BEGIN EXCERPTED RECORDS

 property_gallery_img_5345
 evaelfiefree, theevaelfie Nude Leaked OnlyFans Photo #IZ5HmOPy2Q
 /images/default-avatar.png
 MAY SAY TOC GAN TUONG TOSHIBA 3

END EXCERPTED RECORDS
BEGIN EXCERPTED RECORDS

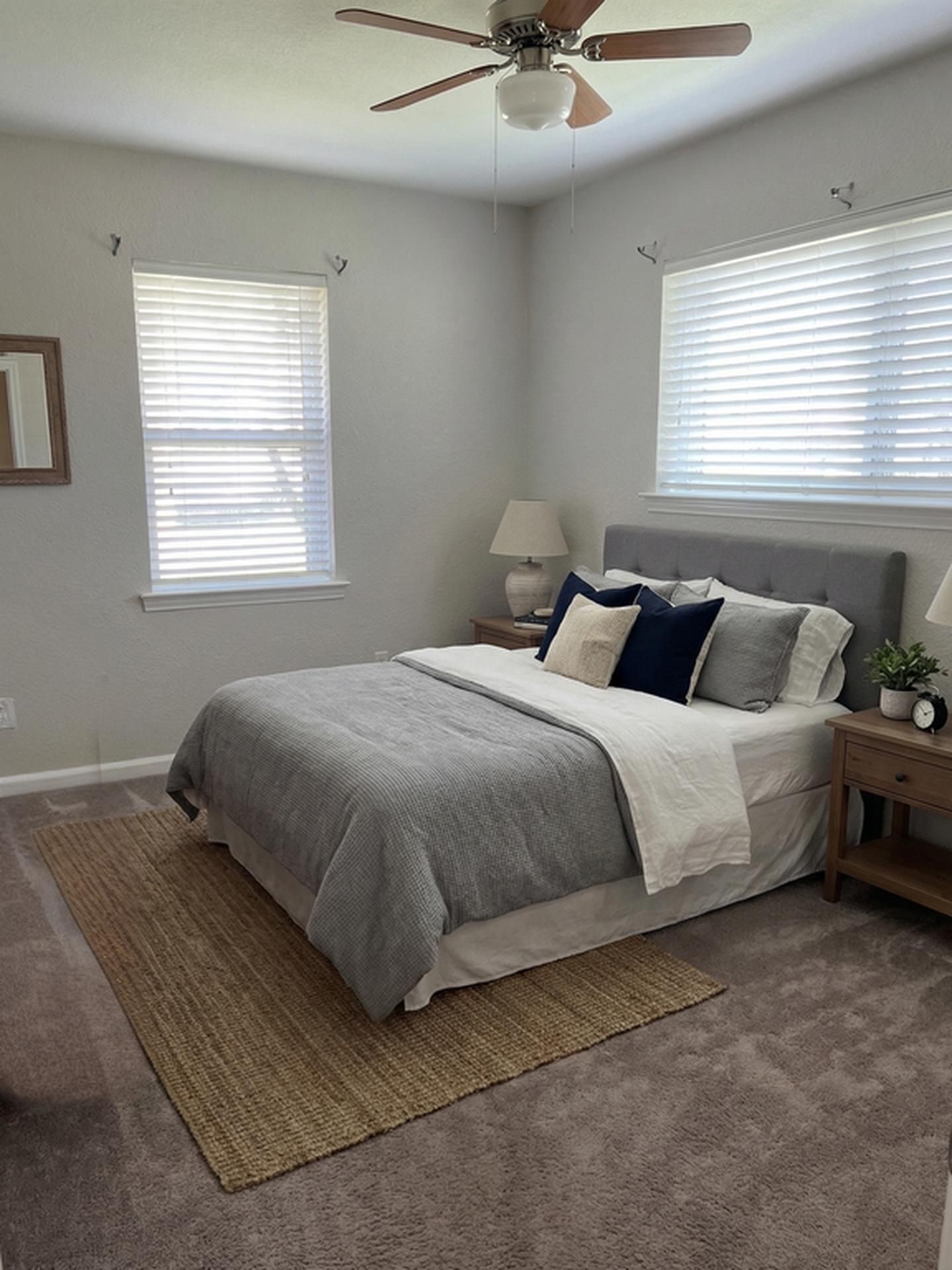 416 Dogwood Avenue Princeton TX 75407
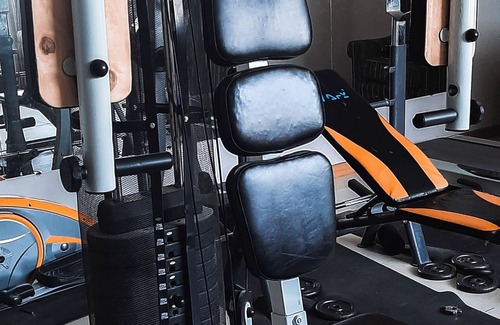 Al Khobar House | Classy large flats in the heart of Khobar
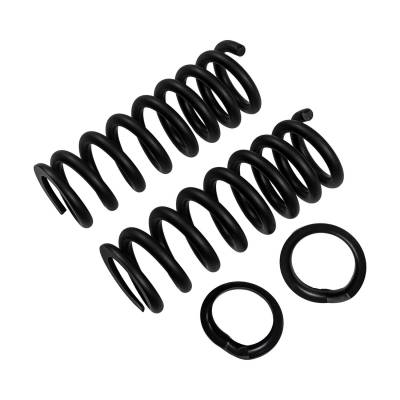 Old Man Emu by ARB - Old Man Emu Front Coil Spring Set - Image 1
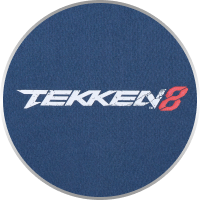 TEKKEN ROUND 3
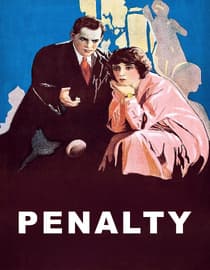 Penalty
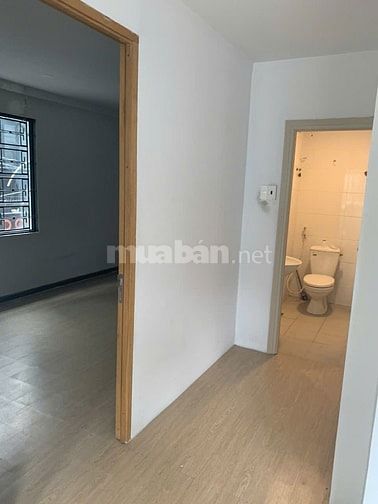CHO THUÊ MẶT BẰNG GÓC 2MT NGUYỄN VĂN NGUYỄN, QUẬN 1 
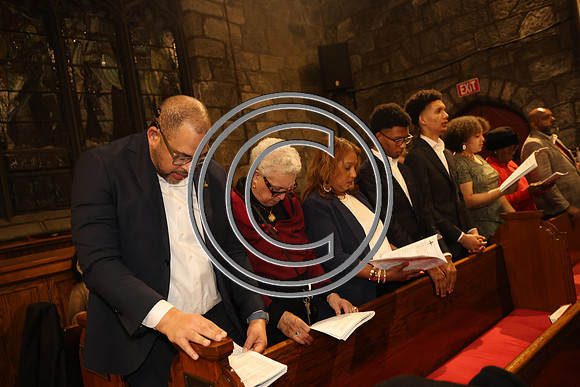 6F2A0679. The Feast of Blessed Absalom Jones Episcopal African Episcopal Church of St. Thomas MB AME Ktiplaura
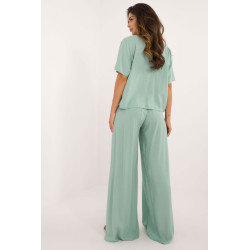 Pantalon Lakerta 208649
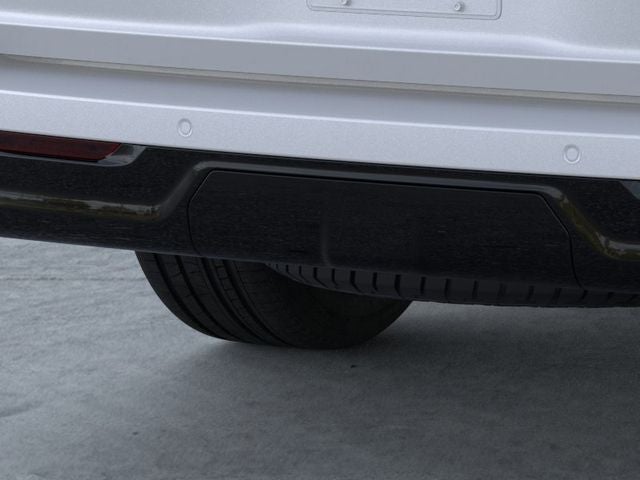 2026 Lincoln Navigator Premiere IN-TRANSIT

END EXCERPTED RECORDS
BEGIN EXCERPTED RECORDS

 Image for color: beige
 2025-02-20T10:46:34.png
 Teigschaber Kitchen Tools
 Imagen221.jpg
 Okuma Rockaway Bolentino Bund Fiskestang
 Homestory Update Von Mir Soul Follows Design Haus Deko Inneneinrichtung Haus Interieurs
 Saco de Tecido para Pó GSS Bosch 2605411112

END EXCERPTED RECORDS

TASK GOAL => Rewrite the material from the line containing "416 Dogwood Avenue Princeton TX 75407" through the line containing "2026 Lincoln Navigator Premiere IN-TRANSIT", replacing "flats" with "apartments" and keeping everything else the same. Leave the picture tags out of your answer.

TASK RESPONSE =>
 416 Dogwood Avenue Princeton TX 75407
 Al Khobar House | Classy large apartments in the heart of Khobar
 Old Man Emu by ARB - Old Man Emu Front Coil Spring Set - Image 1
 TEKKEN ROUND 3
 Penalty
CHO THUÊ MẶT BẰNG GÓC 2MT NGUYỄN VĂN NGUYỄN, QUẬN 1 
 6F2A0679. The Feast of Blessed Absalom Jones Episcopal African Episcopal Church of St. Thomas MB AME Ktiplaura
 Pantalon Lakerta 208649
 2026 Lincoln Navigator Premiere IN-TRANSIT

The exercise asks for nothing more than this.